Needing gas I filled up and headed home putting the car in the garage though with a slight scent of gas, presumably from filling it up and spilling some. Spoiler, that wasn’t why.
An inconvenience I thought, I’ll just buy another and go along my way… until I found out they’re more than $1400 for the part alone! I found some that might fit in scrap yards, but removing the tank since it’s tank and filler neck would be a serious challenge without a lift.
The goal was to try to do it without putting the car on the lift and removing it — so I tried several ideas from YouTube and other google searches for how to fix a leaking plastic gas tank.
The first was to try to JBWeld it. I ran the car dry enough to where it was barely leaking, used some candle wax to stop the leaking, scuffed the area well and put a few coats of JB Weld on and it looked like this after drying for 48 hours, yes 2 days.
This repair lasted about 1 day and leaked nearly as bas as when it started. Not terribly surprising as it’s a mechanical bond on a flexing bowing vibrating piece of plastic. After a few days the whole patch fell off.

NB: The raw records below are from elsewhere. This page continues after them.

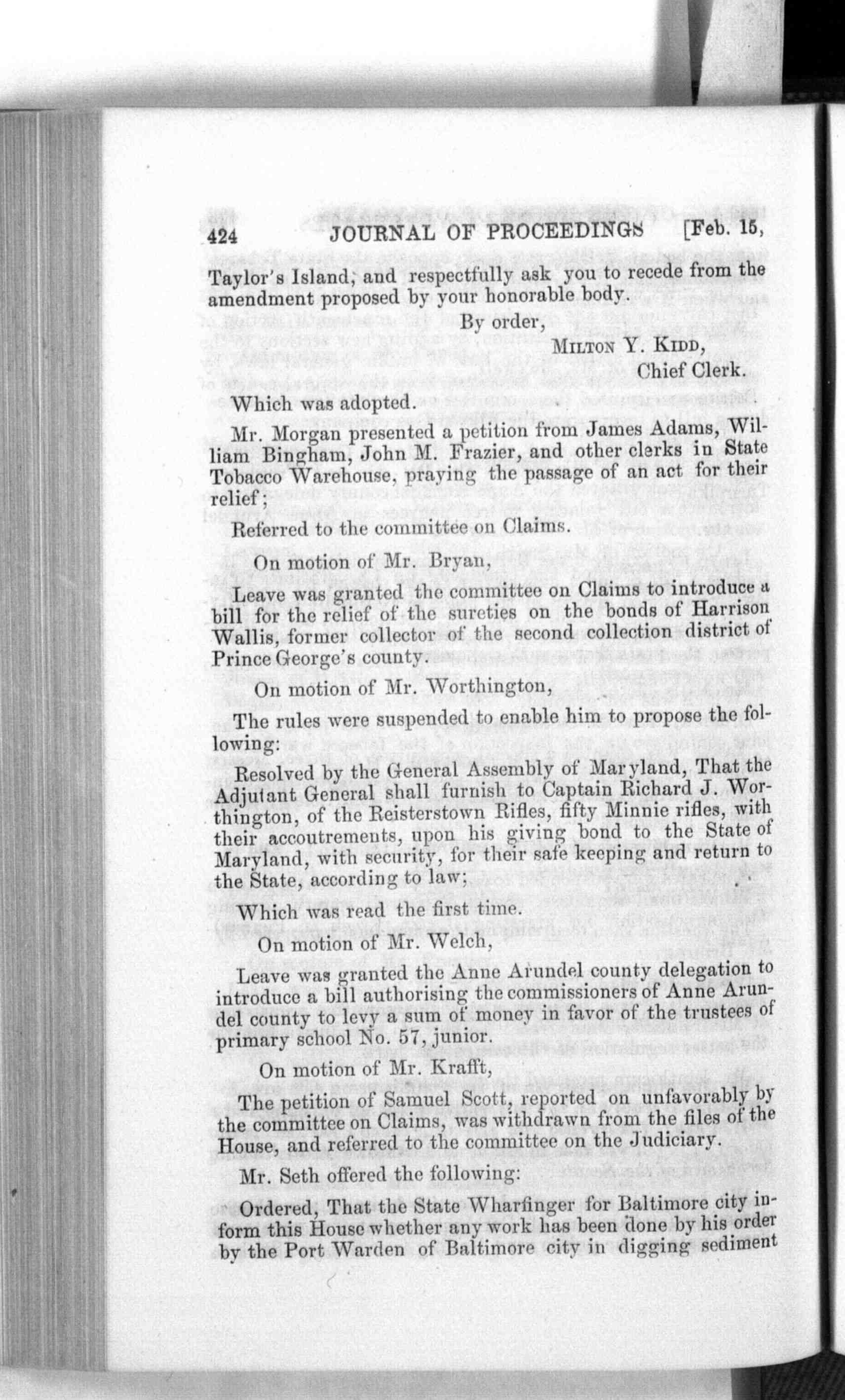 424 JOURNAL OF PROCEEDINGS [Feb. 15,

Taylor's Island, and respectfully ask you to recede from the amendment proposed by your honorable body.

By order,
MILTON Y. KIDD,
Chief Clerk.

Which was adopted.

Mr. Morgan presented a petition from James Adams, William Bingham, John M. Frazier, and other clerks in State Tobacco Warehouse, praying the passage of an act for their relief;

Referred to the committee on Claims.

On motion of Mr. Bryan,

Leave was granted the committee on Claims to introduce a bill for the relief of the sureties on the bonds of Harrison Wallis, former collector of the second collection district of Prince George's county.

On motion of Mr. Worthington,

The rules were suspended to enable him to propose the following:

Resolved by the General Assembly of Maryland, That the Adjutant General shall furnish to Captain Richard J. Worthington, of the Reisterstown Rifles, fifty Minnie rifles, with their accoutrements, upon his giving bond to the State of Maryland, with security, for their safe keeping and return to the State, according to law;

Which was read the first time.

On motion of Mr. Welch,

Leave was granted the Anne Arundel county delegation to introduce a bill authorising the commissioners of Anne Arundel county to levy a sum of money in favor of the trustees of primary school No. 57, junior.

On motion of Mr. Krafft,

The petition of Samuel Scott, reported on unfavorably by the committee on Claims, was withdrawn from the files of the House, and referred to the committee on the Judiciary.

Mr. Seth offered the following:

Ordered, That the State Wharfinger for Baltimore city inform this House whether any work has been done by his order by the Port Warden of Baltimore city in digging sediment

It was not time for the real guns, plastic welding. I had reservations about this due to working with a flammable liquid; however, the iron isn’t hot enough to ignite the gas (495F) and has no open flames or sparks. I used this iron from Harbor Freight, which was less than half of all the cost of my other materials costs to date (nevermind the 30 gallons of lost gas).
I again, ran the tank low, and this time I put it on the angled driveway. In this position no gas was leaking even without using wax. I cleaned the surface with brake cleaner to remove any contaminates and make for a clean adhesion.
I initially followed the instructions of only melting on new plastic and not melting any of the original plastic and it looked like this
This held great for about 3-4 days but must’ve had a hairline still exposed. You’d never know if you didn’t look under the car and see the wet plastic. It was so minor you could’ve just lived with it — and I did until the tank was low again, from normal driving.
I went over it again with more build up plastic, but the same little bit came back, so I went over the whole surface for much longer that most likely melted some of the original plastic and now 3 months later it still hasn’t leaked at all.
I should’ve done the plastic weld first. $17 and no more than half an hour of my time is all it would’ve cost.